== SET EXERCISE ==
Give the listing again character for character, but drop the images.

== DATA ROWS ==
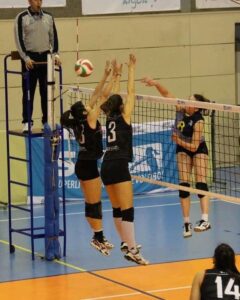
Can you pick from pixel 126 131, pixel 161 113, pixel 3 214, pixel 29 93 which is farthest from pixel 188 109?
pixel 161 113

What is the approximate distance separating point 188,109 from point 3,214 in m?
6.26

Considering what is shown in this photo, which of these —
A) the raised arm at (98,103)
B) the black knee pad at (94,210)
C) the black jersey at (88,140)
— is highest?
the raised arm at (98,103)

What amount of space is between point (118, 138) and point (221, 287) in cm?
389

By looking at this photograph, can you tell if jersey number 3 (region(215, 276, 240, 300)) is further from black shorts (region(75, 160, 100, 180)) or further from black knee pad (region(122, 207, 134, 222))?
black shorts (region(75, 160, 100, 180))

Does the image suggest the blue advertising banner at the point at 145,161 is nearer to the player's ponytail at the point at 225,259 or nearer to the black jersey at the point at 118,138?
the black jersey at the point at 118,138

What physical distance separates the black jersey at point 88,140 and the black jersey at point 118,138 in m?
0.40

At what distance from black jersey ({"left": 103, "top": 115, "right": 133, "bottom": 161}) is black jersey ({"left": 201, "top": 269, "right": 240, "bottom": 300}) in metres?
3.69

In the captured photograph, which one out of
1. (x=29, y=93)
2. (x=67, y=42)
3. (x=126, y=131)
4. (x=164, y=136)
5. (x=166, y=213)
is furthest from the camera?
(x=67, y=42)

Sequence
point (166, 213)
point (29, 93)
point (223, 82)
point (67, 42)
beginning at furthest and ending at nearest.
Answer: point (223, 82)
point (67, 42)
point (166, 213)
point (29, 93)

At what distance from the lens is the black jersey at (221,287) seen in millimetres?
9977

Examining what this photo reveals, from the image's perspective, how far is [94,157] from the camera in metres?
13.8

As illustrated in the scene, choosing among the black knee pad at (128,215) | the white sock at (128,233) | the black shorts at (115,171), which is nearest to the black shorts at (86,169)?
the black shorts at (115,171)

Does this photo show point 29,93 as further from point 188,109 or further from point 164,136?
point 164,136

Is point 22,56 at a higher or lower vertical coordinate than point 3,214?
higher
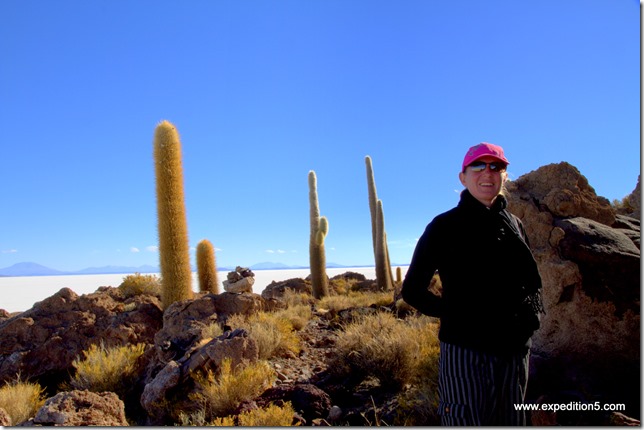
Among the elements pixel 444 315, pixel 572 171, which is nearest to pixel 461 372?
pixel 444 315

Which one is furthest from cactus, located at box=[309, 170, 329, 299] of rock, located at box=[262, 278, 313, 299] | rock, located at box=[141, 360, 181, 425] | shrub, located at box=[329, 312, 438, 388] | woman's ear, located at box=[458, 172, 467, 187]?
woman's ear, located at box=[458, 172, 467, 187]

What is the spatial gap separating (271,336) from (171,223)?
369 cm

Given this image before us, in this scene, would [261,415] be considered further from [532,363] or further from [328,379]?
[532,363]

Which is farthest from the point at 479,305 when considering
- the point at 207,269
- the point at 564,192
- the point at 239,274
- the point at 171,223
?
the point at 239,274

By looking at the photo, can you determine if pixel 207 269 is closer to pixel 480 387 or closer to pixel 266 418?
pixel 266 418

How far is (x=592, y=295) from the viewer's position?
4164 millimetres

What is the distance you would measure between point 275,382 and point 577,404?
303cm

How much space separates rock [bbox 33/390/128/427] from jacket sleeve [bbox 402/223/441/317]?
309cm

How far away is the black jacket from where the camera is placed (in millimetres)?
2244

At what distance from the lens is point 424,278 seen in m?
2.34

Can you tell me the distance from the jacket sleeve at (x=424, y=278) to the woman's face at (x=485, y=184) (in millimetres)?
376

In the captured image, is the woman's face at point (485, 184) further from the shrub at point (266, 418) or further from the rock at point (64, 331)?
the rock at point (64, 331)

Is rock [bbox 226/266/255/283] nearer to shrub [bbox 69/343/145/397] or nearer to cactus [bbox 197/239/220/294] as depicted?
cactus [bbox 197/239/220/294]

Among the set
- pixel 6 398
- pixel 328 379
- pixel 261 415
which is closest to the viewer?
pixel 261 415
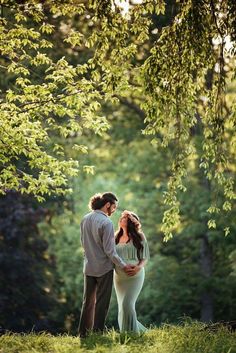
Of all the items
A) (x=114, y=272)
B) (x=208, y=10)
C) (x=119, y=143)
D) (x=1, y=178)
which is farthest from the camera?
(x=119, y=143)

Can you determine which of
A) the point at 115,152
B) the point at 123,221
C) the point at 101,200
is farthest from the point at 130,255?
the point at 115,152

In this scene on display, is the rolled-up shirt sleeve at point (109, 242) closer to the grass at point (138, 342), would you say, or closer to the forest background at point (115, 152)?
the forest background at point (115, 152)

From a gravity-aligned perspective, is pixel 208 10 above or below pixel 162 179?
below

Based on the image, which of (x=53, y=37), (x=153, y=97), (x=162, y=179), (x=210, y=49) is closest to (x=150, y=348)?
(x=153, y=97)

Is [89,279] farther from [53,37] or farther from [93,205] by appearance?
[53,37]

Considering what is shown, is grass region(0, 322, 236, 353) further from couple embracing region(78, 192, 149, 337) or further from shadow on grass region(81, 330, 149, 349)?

== SOLUTION TO THIS PROBLEM ==
Can you pick from pixel 126 131, pixel 161 113, pixel 3 214, pixel 29 93 which is farthest from pixel 188 109?
pixel 161 113

What is the approximate distance separating point 188,109 from point 3,214 in m?
6.26

Considering what is shown in this photo, which of these —
A) the raised arm at (98,103)
B) the black knee pad at (94,210)
C) the black jersey at (88,140)
— is highest?
the raised arm at (98,103)

What amount of space is between point (118, 138) and point (221, 287) in cm?
389

By looking at this photograph, can you tell if jersey number 3 (region(215, 276, 240, 300)) is further from black shorts (region(75, 160, 100, 180)) or further from black knee pad (region(122, 207, 134, 222))?
black shorts (region(75, 160, 100, 180))

Does the image suggest the blue advertising banner at the point at 145,161 is nearer to the player's ponytail at the point at 225,259 or nearer to the black jersey at the point at 118,138?
the black jersey at the point at 118,138

What physical distance separates the black jersey at point 88,140 and the black jersey at point 118,138 in m?
0.40

At what distance from black jersey ({"left": 103, "top": 115, "right": 133, "bottom": 161}) is black jersey ({"left": 201, "top": 269, "right": 240, "bottom": 300}) in metres?
3.69

In the captured photograph, which one out of
1. (x=29, y=93)
2. (x=67, y=42)
3. (x=126, y=131)
4. (x=164, y=136)
5. (x=166, y=213)
is furthest from the camera?
(x=67, y=42)

Sequence
point (166, 213)
point (29, 93)
point (223, 82)
point (67, 42)
beginning at furthest and ending at nearest.
Answer: point (223, 82)
point (67, 42)
point (166, 213)
point (29, 93)

At what distance from the lens is the black jersey at (221,287) seen in millimetres?
9977

Examining what this photo reveals, from the image's perspective, how far is [94,157] from the camera in metres?
13.8

As illustrated in the scene, choosing among the black knee pad at (128,215) | the white sock at (128,233) | the black shorts at (115,171), which is nearest to the black shorts at (86,169)?
the black shorts at (115,171)

Does this photo show point 29,93 as further from point 188,109 or further from point 164,136?
point 164,136

Is point 22,56 at a higher or lower vertical coordinate than point 3,214?
higher
Among the elements pixel 444 315, pixel 572 171, which is nearest to pixel 461 372?
pixel 444 315

Which one is furthest from cactus, located at box=[309, 170, 329, 299] of rock, located at box=[262, 278, 313, 299] | rock, located at box=[141, 360, 181, 425] | shrub, located at box=[329, 312, 438, 388] | woman's ear, located at box=[458, 172, 467, 187]?
woman's ear, located at box=[458, 172, 467, 187]

What is the spatial gap separating (271,336) from (171,223)?
369 cm

Given this image before us, in this scene, would [261,415] be considered further from [532,363] or further from [328,379]?
[532,363]

Which is farthest from the point at 479,305 when considering
- the point at 207,269
- the point at 564,192
- the point at 239,274
- the point at 171,223
?
the point at 239,274

By looking at the photo, can you determine if pixel 207 269 is closer to pixel 480 387 or closer to pixel 266 418?
pixel 266 418

How far is (x=592, y=295) from the viewer's position?
4164 millimetres

What is the distance you would measure between point 275,382 and point 577,404?
303cm

How much space separates rock [bbox 33/390/128/427] from jacket sleeve [bbox 402/223/441/317]?
309cm

How far away is the black jacket from where the camera is placed (in millimetres)?
2244

At what distance from the lens is point 424,278 seen in m?
2.34

Can you tell me the distance from the jacket sleeve at (x=424, y=278) to the woman's face at (x=485, y=184) (in millimetres)?
376

In the captured image, is the woman's face at point (485, 184) further from the shrub at point (266, 418) or further from the rock at point (64, 331)?
the rock at point (64, 331)

Is rock [bbox 226/266/255/283] nearer to shrub [bbox 69/343/145/397] or nearer to cactus [bbox 197/239/220/294] as depicted?
cactus [bbox 197/239/220/294]

Among the set
- pixel 6 398
- pixel 328 379
- pixel 261 415
which is closest to the viewer?
pixel 261 415
Of all the items
A) (x=114, y=272)
B) (x=208, y=10)
C) (x=119, y=143)
D) (x=1, y=178)
which is farthest from the camera?
(x=119, y=143)

Can you determine which of
A) the point at 115,152
B) the point at 123,221
C) the point at 101,200
is farthest from the point at 130,255?
the point at 115,152

In this scene on display, is the rolled-up shirt sleeve at point (109, 242) closer to the grass at point (138, 342), would you say, or closer to the forest background at point (115, 152)?
the forest background at point (115, 152)

From a gravity-aligned perspective, is pixel 208 10 above or below pixel 162 179?
below

Based on the image, which of (x=53, y=37), (x=153, y=97), (x=162, y=179), (x=210, y=49) is closest to (x=150, y=348)?
(x=153, y=97)

Is [89,279] farther from [53,37] or farther from [93,205] by appearance?
[53,37]

Considering what is shown, is grass region(0, 322, 236, 353) further from couple embracing region(78, 192, 149, 337) or further from shadow on grass region(81, 330, 149, 349)?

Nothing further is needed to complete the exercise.